- [Exercício 1] Resuma em duas frases o texto sobre o novo piso de médicos e dentistas.
- [Exercício 2]
Responda com base no texto sobre o novo piso de médicos e dentistas:
(a) Qual comissão do Senado aprovou o projeto?
(b) De quanto para quanto o projeto amplia o adicional por trabalho noturno e pelas horas extras?
(c) Para qual casa o projeto segue agora?
- [Exercício 3] Escreva a continuação do texto sobre o novo piso de médicos e dentistas a partir da última frase apresentada.

- [Trecho do texto]
= = = =

Prefeitos se mobilizam contra pauta-bomba: novo piso de médicos e dentistas pode gerar impacto de R$ 25,9 bilhões aos Municípios

Foto: José Cruz/ Agência Brasil

Os prefeitos de todo o País acompanham com preocupação a agenda política de Brasília que tem como principal foco a chamada pauta-bomba, com reflexos diretos sobre as finanças municipais. Gestores de cidades do Ceará também se engajam à mobilização para o Legislativo avaliar melhor as medidas com impacto nos cofres das prefeituras.

O projeto que eleva o piso salarial nacional de médicos e cirurgiões-dentistas, aprovado pela Comissão de Assuntos Sociais (CAS) do Senado, gera, segundo estimativa da Confederação Nacional de Municípios (CNM), um impacto de R$ 25,9 bilhões para os cofres das prefeituras.

AUMENTO DO PISO

A proposta aumenta o piso salarial dessas categorias para R$ 13.662 em jornadas de 20 horas semanais. Além disso, amplia de 20% para 50% o adicional por trabalho noturno e pelas horas extras. O projeto segue agora para análise da Câmara dos Deputados, salvo se houver recurso para votação no plenário do Senado.

= = = =

- [Dados fornecidos]
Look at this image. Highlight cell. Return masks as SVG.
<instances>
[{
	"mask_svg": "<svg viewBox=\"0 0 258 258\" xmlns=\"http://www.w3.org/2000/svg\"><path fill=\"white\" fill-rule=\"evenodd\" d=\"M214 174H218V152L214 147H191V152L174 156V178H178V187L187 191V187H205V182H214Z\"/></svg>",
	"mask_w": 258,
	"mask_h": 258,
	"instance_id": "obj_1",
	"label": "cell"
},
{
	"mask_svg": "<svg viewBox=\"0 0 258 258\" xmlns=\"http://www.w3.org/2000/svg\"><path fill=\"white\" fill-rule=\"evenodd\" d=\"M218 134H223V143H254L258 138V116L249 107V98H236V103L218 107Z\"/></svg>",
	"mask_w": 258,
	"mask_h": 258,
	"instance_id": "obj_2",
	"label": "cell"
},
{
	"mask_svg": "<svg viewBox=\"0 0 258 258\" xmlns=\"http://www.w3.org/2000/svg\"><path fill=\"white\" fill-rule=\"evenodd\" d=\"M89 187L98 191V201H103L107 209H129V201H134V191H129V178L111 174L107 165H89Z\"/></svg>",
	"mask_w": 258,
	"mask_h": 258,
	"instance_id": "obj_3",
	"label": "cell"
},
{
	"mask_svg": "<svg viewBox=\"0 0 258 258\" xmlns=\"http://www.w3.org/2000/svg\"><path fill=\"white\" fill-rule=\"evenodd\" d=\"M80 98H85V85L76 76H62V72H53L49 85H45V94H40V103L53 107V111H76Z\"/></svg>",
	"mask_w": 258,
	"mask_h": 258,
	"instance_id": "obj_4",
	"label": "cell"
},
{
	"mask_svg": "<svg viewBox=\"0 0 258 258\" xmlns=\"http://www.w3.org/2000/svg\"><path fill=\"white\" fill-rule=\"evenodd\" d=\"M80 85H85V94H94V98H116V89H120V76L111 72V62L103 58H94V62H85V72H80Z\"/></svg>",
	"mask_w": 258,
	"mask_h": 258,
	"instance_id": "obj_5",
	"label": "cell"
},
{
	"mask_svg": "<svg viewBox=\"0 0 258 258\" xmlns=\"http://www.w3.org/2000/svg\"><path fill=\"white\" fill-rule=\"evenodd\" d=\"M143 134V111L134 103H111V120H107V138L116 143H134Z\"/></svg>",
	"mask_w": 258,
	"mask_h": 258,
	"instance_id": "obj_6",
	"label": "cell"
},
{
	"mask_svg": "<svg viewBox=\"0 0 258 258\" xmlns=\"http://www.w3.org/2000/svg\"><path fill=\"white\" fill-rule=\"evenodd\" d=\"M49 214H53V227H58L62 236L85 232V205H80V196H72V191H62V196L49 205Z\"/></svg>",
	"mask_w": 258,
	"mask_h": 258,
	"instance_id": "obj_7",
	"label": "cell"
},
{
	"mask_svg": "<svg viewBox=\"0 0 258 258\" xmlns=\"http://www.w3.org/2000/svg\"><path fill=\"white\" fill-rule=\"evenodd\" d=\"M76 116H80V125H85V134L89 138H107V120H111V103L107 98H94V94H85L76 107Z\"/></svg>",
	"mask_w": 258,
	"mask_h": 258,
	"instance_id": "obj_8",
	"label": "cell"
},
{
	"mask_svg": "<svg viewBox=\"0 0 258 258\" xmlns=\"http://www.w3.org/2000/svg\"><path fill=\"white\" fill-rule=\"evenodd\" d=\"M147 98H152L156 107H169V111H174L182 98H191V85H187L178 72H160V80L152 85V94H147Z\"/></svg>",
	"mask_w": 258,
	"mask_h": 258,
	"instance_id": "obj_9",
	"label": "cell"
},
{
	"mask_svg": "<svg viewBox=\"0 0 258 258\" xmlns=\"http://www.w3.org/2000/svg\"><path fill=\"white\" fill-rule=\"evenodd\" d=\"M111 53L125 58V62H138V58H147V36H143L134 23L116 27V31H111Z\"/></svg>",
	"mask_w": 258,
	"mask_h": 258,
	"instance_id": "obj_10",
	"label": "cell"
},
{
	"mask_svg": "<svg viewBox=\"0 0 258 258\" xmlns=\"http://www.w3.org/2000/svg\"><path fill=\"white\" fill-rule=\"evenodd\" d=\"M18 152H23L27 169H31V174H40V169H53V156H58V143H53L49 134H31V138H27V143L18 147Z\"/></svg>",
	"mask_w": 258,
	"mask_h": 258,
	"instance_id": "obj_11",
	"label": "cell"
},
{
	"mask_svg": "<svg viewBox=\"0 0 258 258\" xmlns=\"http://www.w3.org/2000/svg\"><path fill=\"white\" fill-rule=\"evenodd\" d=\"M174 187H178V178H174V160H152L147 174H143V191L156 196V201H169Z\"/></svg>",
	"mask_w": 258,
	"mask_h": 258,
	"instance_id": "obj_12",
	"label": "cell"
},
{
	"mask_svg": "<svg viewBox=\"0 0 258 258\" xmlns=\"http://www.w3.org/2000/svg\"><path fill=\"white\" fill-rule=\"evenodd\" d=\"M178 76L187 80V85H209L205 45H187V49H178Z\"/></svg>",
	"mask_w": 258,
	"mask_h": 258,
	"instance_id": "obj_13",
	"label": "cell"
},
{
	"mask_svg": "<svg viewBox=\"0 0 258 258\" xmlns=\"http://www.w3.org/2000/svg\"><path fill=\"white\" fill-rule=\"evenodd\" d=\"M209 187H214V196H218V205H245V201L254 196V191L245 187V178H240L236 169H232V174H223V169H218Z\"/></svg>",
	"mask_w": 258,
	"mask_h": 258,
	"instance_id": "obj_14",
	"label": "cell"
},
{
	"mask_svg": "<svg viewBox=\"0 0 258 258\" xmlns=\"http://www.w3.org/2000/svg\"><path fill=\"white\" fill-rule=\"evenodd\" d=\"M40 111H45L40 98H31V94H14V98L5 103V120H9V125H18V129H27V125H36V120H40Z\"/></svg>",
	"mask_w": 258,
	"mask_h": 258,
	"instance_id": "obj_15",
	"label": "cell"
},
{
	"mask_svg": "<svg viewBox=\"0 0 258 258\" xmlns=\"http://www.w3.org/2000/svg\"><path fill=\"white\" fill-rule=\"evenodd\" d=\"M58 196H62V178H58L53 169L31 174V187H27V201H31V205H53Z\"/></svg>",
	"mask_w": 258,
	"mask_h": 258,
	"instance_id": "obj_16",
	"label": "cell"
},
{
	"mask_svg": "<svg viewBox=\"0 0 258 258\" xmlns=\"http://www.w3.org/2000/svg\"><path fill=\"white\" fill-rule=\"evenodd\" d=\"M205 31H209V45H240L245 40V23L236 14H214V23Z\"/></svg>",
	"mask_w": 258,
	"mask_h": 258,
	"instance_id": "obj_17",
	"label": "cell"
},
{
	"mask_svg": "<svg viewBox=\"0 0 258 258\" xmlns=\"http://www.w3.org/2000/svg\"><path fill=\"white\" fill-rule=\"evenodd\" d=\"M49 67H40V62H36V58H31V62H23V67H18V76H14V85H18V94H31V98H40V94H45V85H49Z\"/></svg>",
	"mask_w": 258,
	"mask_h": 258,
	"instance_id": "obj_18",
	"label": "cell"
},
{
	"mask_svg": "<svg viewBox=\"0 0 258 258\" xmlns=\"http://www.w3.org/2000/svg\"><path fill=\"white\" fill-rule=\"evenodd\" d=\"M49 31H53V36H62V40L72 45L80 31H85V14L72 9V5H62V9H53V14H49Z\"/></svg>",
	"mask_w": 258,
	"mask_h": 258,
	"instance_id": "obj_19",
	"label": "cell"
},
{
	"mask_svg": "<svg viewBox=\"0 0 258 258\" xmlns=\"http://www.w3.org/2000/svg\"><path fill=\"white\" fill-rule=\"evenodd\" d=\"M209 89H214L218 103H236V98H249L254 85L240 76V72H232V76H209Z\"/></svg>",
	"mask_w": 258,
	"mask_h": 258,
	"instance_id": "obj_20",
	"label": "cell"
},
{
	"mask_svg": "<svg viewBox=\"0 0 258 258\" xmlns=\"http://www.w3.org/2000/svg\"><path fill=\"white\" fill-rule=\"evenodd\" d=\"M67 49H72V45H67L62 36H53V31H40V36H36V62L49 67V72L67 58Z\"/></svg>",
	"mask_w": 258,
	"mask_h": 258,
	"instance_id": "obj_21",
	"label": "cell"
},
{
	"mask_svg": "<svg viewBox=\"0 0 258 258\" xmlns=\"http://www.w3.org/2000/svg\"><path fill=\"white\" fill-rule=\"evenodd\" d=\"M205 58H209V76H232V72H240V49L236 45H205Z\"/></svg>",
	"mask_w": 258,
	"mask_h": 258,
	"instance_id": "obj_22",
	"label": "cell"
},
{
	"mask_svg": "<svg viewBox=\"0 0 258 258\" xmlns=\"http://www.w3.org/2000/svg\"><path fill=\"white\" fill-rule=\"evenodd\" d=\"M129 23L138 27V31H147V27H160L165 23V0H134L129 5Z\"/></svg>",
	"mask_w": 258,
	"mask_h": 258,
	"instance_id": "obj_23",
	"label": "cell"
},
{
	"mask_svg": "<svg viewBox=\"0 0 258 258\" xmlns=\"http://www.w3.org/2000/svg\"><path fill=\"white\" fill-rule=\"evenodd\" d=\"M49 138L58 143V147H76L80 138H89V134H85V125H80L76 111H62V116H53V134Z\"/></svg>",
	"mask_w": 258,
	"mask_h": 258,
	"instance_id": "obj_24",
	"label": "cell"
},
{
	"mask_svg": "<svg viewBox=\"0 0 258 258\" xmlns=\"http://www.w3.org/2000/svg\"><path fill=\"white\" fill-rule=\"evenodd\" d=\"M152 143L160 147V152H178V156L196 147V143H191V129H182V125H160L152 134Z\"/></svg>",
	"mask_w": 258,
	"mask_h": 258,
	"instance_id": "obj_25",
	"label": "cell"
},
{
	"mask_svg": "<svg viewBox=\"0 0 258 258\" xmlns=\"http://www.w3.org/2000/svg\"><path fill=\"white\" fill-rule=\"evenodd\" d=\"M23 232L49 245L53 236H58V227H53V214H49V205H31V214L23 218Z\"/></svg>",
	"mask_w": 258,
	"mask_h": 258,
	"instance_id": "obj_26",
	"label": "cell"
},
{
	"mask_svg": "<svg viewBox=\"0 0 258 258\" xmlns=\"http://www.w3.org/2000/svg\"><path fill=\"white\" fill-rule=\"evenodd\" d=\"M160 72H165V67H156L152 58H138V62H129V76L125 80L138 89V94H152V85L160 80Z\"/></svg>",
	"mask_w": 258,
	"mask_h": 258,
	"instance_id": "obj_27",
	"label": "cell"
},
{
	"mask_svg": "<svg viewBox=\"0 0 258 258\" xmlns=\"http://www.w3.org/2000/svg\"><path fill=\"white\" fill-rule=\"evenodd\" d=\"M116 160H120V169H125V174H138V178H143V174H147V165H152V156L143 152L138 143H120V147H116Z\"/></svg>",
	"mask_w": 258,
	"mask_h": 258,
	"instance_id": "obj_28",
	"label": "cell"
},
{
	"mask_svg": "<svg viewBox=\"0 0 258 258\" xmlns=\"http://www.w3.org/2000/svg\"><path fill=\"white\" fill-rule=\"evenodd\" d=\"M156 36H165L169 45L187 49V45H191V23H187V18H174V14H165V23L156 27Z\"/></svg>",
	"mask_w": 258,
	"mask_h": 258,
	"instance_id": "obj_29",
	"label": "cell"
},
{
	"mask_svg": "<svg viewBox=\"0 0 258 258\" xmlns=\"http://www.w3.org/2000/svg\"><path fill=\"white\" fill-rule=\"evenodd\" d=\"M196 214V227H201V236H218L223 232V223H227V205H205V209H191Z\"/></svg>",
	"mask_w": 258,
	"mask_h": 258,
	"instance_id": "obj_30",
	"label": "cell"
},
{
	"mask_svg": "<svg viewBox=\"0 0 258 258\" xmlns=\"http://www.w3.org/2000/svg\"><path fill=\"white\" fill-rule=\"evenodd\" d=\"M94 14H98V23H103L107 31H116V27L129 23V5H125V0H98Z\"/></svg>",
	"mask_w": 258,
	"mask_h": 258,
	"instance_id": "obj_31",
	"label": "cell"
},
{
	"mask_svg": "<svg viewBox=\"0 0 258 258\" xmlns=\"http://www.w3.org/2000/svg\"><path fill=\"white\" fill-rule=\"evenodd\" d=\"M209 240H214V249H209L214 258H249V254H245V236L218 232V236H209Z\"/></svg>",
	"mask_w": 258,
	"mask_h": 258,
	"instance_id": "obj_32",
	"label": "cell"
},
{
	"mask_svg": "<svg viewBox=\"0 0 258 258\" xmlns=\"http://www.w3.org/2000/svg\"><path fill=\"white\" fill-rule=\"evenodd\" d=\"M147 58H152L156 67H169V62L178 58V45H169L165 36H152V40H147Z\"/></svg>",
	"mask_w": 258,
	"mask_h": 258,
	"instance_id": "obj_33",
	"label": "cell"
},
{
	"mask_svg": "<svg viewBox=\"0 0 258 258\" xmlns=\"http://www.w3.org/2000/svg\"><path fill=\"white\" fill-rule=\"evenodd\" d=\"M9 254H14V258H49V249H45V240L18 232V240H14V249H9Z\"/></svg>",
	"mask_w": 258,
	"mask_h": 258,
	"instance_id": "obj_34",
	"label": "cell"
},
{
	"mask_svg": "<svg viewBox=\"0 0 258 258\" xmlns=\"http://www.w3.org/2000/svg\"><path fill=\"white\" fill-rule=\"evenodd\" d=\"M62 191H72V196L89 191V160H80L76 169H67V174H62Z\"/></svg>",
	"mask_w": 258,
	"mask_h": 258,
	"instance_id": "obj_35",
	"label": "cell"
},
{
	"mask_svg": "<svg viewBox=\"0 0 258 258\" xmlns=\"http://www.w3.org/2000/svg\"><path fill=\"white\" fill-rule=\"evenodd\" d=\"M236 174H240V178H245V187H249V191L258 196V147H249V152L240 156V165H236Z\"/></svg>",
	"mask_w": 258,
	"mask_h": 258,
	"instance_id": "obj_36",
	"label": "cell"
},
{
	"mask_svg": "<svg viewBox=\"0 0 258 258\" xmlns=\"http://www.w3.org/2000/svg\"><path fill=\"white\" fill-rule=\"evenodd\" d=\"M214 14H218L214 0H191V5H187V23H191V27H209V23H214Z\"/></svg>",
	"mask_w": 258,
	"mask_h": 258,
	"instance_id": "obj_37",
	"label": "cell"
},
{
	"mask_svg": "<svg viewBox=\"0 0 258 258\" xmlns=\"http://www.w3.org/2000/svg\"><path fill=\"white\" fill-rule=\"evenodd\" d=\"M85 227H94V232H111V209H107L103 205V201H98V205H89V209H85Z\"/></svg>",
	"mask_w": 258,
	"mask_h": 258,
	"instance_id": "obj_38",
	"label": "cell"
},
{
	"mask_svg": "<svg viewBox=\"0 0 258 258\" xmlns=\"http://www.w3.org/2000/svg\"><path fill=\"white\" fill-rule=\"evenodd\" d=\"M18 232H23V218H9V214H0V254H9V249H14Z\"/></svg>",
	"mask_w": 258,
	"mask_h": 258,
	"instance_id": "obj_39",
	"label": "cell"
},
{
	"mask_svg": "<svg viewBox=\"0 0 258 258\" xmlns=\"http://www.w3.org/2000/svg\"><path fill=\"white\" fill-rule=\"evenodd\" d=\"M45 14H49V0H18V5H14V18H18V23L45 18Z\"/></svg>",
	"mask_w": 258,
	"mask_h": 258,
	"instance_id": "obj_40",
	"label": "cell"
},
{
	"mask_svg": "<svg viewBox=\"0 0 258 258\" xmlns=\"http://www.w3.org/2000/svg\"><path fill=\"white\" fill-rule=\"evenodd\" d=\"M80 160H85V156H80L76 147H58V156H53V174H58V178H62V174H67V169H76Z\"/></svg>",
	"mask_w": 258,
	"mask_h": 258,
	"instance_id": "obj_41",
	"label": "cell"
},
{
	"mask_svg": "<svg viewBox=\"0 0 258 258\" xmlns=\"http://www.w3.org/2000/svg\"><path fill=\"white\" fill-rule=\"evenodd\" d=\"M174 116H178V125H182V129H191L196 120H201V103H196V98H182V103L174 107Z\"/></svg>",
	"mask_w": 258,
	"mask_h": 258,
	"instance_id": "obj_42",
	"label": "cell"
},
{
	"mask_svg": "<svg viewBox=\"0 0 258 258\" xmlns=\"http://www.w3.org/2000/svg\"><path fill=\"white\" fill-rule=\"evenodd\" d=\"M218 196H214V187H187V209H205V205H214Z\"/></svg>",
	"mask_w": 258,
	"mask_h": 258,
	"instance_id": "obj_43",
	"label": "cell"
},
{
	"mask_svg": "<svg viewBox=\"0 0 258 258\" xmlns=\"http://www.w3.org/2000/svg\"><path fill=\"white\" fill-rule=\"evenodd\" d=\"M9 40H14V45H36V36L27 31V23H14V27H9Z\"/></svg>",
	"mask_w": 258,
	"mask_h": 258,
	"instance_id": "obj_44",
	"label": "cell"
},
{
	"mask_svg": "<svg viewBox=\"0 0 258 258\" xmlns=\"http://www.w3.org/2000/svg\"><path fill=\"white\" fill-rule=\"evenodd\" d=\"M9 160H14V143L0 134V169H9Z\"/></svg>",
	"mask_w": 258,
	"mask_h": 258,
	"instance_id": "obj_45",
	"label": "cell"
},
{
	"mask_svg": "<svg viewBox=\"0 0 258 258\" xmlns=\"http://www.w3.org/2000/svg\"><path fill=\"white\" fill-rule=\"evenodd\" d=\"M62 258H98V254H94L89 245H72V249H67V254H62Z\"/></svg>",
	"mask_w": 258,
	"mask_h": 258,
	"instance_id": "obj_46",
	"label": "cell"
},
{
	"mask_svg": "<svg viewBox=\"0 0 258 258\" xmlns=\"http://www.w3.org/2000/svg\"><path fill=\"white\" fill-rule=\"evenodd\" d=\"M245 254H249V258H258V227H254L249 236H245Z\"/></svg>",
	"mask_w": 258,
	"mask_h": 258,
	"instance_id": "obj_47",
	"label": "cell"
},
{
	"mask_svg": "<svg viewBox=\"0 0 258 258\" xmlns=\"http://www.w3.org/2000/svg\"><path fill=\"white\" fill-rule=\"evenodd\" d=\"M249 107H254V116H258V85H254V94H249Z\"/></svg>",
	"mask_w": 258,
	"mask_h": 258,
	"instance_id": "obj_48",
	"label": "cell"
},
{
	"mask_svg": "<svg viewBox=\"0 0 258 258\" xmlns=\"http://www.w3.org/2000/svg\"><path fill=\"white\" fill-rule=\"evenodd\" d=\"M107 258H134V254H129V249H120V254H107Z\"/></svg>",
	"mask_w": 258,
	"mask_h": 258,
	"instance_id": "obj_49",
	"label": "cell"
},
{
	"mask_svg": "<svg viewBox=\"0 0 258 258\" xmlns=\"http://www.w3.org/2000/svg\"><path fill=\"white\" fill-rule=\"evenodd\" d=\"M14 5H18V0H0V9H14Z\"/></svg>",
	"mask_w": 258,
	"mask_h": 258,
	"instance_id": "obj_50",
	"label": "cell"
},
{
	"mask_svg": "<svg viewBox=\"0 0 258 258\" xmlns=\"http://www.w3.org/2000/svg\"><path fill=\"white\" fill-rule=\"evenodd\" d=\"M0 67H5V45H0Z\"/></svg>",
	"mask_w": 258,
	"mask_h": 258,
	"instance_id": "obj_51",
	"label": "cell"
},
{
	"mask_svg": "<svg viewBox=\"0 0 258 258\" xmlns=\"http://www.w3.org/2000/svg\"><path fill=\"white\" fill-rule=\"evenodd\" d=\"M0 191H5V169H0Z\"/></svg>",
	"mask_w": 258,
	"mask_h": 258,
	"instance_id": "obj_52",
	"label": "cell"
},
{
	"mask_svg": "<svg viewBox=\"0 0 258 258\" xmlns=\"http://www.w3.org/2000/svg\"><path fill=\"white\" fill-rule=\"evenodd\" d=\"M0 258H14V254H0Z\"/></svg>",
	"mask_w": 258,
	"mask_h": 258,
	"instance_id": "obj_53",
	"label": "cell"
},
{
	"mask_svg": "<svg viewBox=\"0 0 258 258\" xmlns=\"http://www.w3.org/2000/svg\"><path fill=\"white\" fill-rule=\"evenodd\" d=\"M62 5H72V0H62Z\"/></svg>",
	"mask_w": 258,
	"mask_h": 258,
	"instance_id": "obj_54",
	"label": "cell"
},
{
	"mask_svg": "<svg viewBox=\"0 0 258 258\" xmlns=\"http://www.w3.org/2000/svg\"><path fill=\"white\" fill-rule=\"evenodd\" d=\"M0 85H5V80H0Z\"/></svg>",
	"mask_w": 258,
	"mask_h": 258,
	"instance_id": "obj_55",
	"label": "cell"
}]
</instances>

= = = =

- [Resposta escrita 1] Prefeitos de todo o País, incluindo gestores de cidades do Ceará, se mobilizam contra a chamada pauta-bomba, que tem reflexos diretos sobre as finanças municipais. Entre as medidas está o projeto aprovado pela Comissão de Assuntos Sociais do Senado que eleva o piso de médicos e cirurgiões-dentistas para R$ 13.662 em jornadas de 20 horas semanais, com impacto estimado pela CNM em R$ 25,9 bilhões para as prefeituras.

- [Resposta escrita 2]
(a) A Comissão de Assuntos Sociais (CAS).
(b) De 20% para 50%.
(c) Para a Câmara dos Deputados, salvo se houver recurso para votação no plenário do Senado.

- [Resposta escrita 3]
A CNM avalia que a medida agrava ainda mais a situação financeira dos Municípios, que já enfrentam dificuldades para equilibrar as contas públicas. A entidade alerta que a aprovação faz parte de um conjunto de propostas classificadas como “pautas-bomba”, capazes de comprometer a sustentabilidade orçamentária das administrações locais.

REAJUSTE SALARIAL

Outro ponto que preocupa os gestores é a previsão de reajuste anual do piso com base no Índice Nacional de Preços ao Consumidor Amplo (IPCA), o que poderá ampliar ainda mais os custos ao longo dos próximos anos.

O projeto estabelece também novos direitos trabalhistas para médicos e cirurgiões-dentistas, como intervalo obrigatório de dez minutos de descanso a cada 90 minutos de trabalho e a exigência de que cargos de chefia em serviços médicos e odontológicos sejam ocupados exclusivamente por profissionais dessas áreas.

Embora o texto aprovado preveja que o aumento das despesas seja financiado por recursos do Fundo Nacional de Saúde, a CNM afirma que não existe garantia efetiva de que Estados e Municípios não serão afetados. A entidade argumenta que o fundo apenas redistribui recursos e que permanece indefinida a origem do dinheiro necessário para custear a nova despesa.

Segundo a Confederação, essa indefinição contraria a Emenda Constitucional 128, de 2022, que proíbe a criação de despesas para os entes federados sem a indicação da respectiva fonte de financiamento.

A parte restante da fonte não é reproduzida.